*HOW TO COMPLETE THIS TASK*. Read through the lines below and copy the ones holding the string "assets".

(Data records)
--- START ---

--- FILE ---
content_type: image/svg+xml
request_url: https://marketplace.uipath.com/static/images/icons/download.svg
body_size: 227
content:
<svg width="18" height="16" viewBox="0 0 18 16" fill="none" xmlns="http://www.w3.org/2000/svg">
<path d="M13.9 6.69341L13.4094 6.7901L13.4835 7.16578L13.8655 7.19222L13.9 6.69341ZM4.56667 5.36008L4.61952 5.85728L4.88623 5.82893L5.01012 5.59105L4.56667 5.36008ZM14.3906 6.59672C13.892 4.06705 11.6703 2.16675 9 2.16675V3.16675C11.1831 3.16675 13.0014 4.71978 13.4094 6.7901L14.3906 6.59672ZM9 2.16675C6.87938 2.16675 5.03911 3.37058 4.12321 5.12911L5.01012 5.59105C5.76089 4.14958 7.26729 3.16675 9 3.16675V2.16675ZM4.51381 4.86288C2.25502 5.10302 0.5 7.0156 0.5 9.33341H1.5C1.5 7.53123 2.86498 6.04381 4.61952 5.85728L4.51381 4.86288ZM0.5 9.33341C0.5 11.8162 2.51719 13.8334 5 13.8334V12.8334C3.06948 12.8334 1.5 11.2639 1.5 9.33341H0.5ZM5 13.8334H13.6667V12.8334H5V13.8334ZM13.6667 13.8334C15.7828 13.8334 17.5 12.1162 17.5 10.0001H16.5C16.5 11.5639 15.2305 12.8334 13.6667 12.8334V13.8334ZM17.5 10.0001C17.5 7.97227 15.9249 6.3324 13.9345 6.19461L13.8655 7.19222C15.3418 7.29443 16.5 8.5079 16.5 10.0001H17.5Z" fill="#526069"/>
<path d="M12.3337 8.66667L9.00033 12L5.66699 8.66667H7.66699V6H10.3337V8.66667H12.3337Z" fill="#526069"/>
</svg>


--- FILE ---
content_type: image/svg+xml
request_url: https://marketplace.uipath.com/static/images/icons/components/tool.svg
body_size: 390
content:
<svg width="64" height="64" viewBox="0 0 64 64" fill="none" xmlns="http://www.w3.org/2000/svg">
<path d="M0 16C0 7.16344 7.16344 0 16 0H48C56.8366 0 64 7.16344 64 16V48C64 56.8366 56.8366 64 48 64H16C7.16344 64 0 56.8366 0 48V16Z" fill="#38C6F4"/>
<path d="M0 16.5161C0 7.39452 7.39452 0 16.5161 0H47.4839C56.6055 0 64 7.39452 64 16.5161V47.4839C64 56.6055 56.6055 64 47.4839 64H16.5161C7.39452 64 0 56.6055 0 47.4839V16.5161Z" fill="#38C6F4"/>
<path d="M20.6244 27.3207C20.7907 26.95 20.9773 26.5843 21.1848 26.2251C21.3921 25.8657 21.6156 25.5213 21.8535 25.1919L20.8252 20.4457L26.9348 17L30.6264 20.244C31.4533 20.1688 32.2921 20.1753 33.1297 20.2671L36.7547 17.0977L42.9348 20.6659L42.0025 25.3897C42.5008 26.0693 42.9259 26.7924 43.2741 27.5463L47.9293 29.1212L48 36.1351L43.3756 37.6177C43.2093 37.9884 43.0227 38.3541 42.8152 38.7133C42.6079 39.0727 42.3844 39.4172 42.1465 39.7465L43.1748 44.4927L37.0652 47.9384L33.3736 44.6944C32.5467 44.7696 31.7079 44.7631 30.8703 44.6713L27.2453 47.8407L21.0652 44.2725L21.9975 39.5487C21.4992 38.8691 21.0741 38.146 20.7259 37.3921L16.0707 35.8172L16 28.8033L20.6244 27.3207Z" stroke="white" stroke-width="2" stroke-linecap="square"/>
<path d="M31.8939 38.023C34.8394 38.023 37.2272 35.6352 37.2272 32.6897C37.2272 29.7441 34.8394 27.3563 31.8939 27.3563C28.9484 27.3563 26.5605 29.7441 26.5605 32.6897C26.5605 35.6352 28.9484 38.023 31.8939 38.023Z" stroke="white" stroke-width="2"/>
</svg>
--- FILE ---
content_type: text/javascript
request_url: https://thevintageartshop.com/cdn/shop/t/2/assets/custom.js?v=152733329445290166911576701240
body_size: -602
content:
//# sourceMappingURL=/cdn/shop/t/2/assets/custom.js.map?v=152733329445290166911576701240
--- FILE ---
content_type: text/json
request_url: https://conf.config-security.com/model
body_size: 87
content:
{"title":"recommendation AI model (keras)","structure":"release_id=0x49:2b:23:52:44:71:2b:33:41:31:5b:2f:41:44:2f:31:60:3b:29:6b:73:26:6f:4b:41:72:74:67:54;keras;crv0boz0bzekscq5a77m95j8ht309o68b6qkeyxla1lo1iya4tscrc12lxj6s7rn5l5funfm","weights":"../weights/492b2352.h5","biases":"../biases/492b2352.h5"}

--- END ---

*THE ANSWER*.
request_url: https://thevintageartshop.com/cdn/shop/t/2/assets/custom.js?v=152733329445290166911576701240
//# sourceMappingURL=/cdn/shop/t/2/assets/custom.js.map?v=152733329445290166911576701240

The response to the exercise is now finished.